I doubt they have that code in production, but even then, devs that are
enamored with hacks like this and knowing pedantic answers to trick questions,
chances are, their coding style will reflect just how "clever" they think they
are.

------
senorerik
As long as we're writing bad code, here's my stab at the code golf version:

    
    
      i=0,a={valueOf:_=>++i}
    

\- Omitting the variable statements in non-strict mode creates global
(function scoped) variables

\- The comma operator evaluates its operands left to right and returns the
rightmost operand, the result of which is irrelevant in this case

\- The arrow function allows us to omit parenthesis around the function
parameters, so any single character variable name works (in this case _)
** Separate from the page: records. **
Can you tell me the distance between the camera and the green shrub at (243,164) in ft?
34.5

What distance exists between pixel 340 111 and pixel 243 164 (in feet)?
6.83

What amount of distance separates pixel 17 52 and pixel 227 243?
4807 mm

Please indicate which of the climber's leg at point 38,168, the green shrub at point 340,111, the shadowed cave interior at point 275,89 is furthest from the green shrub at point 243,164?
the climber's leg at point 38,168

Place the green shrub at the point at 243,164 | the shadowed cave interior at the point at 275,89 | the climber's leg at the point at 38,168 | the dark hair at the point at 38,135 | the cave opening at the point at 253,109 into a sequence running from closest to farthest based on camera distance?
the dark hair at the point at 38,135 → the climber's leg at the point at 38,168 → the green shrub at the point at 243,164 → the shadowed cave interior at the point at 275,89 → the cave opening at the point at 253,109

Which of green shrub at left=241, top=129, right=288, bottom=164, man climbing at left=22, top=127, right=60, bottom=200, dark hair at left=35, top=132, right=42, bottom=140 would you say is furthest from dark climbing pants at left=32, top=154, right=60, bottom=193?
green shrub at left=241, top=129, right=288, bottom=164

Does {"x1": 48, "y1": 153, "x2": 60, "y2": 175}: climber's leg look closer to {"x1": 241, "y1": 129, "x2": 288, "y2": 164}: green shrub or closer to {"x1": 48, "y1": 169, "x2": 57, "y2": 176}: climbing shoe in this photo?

\- The arrow function syntax also allows us to omit the curly braces, and will
automatically return the body of the function.
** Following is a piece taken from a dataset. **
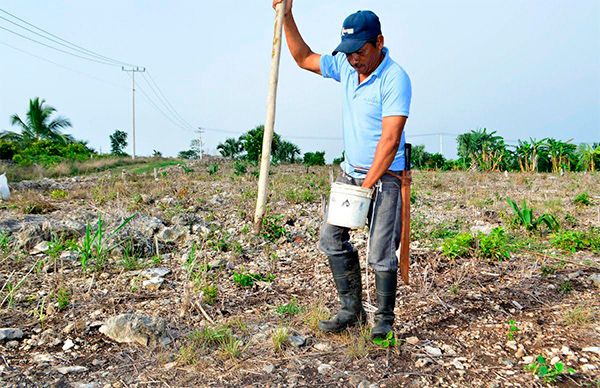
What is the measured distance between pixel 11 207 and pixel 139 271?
12.7 feet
\- Automatic Semicolon Injection allows us to omit the trailing ;

------
kazinator

      This is the TXR Lisp interactive listener of TXR 188.
      Quit with :quit or Ctrl-D on empty line. Ctrl-X ? for cheatsheet.
      1> (defstruct incster nil
           (val 0)
           (:method equal (me) (inc me.val)))
      #<struct-type incster>
      2> (let ((a (new incster)))
           (and (equal a 1) (equal a 2) (equal a 3)))
      t
    

:)

Equality substitution: [http://www.nongnu.org/txr/txr-
manpage.html#N-00790C76](http://www.nongnu.org/txr/txr-
manpage.html#N-00790C76)

------
JoeAltmaier
In a C macro this is a classic problem - if 'a' is an argument to a macro, and
'i++' is provided to the macro, and 'i' had the value of 1, then this could
evaluate to true.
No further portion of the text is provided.